O avental como manifesto
Na primavera/verão 2026, a Miu Miu levou para a passerelle aquilo que ninguém esperava: um avental transformado em peça central de discurso político. Miuccia Prada reconfigurou-o como símbolo de trabalho visível, autonomia e força feminina.
“No mundo da moda falamos sempre de glamour ou de pessoas ricas, mas temos de reconhecer que a vida é também muito difícil. E, para mim, o avental contém a verdadeira vida difícil das mulheres ao longo da história, das fábricas ao lar”, esclareceu a criadora à Vogue Singapure.
A coleção joga com fragilidade e força: folhos, transparências, cabelos despenteados, padrões que lembram toalhas antigas. Aventais de pele sobre biquínis desafiam expectativas e questionam até que ponto o que vestimos é escolha pessoal ou reflexo social. A Miu Miu lembra-nos que o feminino pode ser múltiplo, contraditório - e sempre poderoso. A proposta é nova, a peça essa é antiga.
De peça doméstica a símbolo cultural
O avental nasceu na Idade Média como proteção prática, usado por homens e mulheres, e rapidamente se associou ao trabalho doméstico feminino. Em Portugal, entre os séculos XIX e XX, tornou-se presença constante - as únicas imagens que tenho da minha avó mostram-na com um avental, sempre essencial e tantas vezes invisível.
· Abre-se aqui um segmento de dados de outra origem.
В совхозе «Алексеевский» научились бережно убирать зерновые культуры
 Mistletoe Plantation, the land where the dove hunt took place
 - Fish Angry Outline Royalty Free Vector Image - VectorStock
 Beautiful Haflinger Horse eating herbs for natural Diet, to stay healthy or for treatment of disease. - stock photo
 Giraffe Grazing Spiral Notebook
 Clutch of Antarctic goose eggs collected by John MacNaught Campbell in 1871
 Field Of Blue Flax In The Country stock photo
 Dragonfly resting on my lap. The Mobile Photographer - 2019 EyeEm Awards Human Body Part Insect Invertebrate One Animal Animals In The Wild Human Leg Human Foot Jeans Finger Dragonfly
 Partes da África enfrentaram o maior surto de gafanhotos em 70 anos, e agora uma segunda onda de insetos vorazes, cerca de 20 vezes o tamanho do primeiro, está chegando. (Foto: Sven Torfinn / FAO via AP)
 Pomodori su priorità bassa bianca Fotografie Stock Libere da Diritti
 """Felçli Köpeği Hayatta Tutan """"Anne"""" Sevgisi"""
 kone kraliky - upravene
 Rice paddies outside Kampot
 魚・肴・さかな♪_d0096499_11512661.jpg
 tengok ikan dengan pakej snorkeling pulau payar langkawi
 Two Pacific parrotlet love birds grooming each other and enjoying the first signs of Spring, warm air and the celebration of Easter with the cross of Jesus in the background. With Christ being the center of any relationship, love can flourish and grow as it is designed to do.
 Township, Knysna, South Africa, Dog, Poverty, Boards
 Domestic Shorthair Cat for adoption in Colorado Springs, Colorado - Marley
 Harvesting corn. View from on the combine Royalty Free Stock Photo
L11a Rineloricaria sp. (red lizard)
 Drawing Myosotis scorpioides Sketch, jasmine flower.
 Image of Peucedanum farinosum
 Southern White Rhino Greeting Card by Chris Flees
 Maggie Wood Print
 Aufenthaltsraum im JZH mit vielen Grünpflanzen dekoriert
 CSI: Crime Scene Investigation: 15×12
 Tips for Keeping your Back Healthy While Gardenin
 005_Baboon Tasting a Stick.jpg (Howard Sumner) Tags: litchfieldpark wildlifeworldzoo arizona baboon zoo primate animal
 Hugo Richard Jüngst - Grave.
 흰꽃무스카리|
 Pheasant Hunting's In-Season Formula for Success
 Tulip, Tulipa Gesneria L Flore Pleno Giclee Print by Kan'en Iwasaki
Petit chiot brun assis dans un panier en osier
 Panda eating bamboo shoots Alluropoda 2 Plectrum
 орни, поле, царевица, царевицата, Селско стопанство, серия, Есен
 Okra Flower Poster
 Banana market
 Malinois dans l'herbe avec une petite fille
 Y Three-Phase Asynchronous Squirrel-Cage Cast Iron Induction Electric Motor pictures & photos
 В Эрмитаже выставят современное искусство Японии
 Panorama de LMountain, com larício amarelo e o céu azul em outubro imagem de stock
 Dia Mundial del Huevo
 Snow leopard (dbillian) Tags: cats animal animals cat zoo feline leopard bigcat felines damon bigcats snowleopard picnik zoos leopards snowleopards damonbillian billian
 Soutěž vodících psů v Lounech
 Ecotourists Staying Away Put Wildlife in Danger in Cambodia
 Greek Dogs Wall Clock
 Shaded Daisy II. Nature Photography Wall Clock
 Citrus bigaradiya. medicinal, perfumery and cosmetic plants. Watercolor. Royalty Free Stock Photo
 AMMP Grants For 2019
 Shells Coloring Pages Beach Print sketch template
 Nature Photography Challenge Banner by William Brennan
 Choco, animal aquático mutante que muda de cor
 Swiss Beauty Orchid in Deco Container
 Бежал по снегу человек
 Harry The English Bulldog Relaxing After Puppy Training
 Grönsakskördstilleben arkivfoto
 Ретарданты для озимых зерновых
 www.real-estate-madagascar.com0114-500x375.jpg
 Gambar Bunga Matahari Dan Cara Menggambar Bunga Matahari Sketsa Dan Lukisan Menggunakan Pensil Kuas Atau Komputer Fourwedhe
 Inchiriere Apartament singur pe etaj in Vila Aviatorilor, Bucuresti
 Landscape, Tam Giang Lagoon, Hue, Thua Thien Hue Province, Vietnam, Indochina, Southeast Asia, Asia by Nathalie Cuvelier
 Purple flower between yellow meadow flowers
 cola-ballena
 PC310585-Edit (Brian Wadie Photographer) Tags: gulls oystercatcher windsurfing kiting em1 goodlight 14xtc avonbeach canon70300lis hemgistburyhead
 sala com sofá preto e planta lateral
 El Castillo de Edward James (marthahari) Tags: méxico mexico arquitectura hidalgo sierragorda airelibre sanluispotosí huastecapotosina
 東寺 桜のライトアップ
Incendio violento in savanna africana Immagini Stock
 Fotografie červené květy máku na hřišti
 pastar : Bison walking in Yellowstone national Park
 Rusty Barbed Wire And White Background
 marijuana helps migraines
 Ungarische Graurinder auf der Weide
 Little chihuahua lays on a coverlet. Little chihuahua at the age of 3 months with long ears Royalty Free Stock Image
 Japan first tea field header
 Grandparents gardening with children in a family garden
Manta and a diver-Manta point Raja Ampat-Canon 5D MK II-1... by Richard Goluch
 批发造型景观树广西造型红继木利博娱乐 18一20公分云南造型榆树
No folclore português, o avental ganhou estatuto decorativo e identitário: no Minho, em vermelho, azul ou verde, bordado com motivos locais; na Serra da Estrela, escuro, resistente, com bolsos grandes; no Algarve ou Alentejo, claro e delicado. Herdava-se. Guardava memórias.
Durante guerras, crises e racionamentos, tornou-se símbolo de engenho feminino: remendar, transformar, cuidar. A história de Portugal também se cose por aí.
Moda, memória e resistência
Hoje, designers portugueses como Maria Clara Pontes Leça, Joana Duarte (Béhen) e Constança Entrudo resgatam técnicas tradicionais e património têxtil, recuperando narrativas de trabalho feminino que ecoam o espírito do avental na coleção da Miu Miu. São criadoras que transformam o quotidiano, a costura e a memória em discurso contemporâneo.
Também a exposição virtual Os Ofícios das Nossas Mulheres, inspirada em As Mulheres de Maria Lamas (Gulbenkian, 2024), mostra como o Estado Novo idealizou a mulher como "fada do lar", enquanto a realidade era feita de trabalho árduo, desigualdade e silenciamento. A pergunta mantém-se urgente: quais são hoje os ofícios das mulheres portuguesas?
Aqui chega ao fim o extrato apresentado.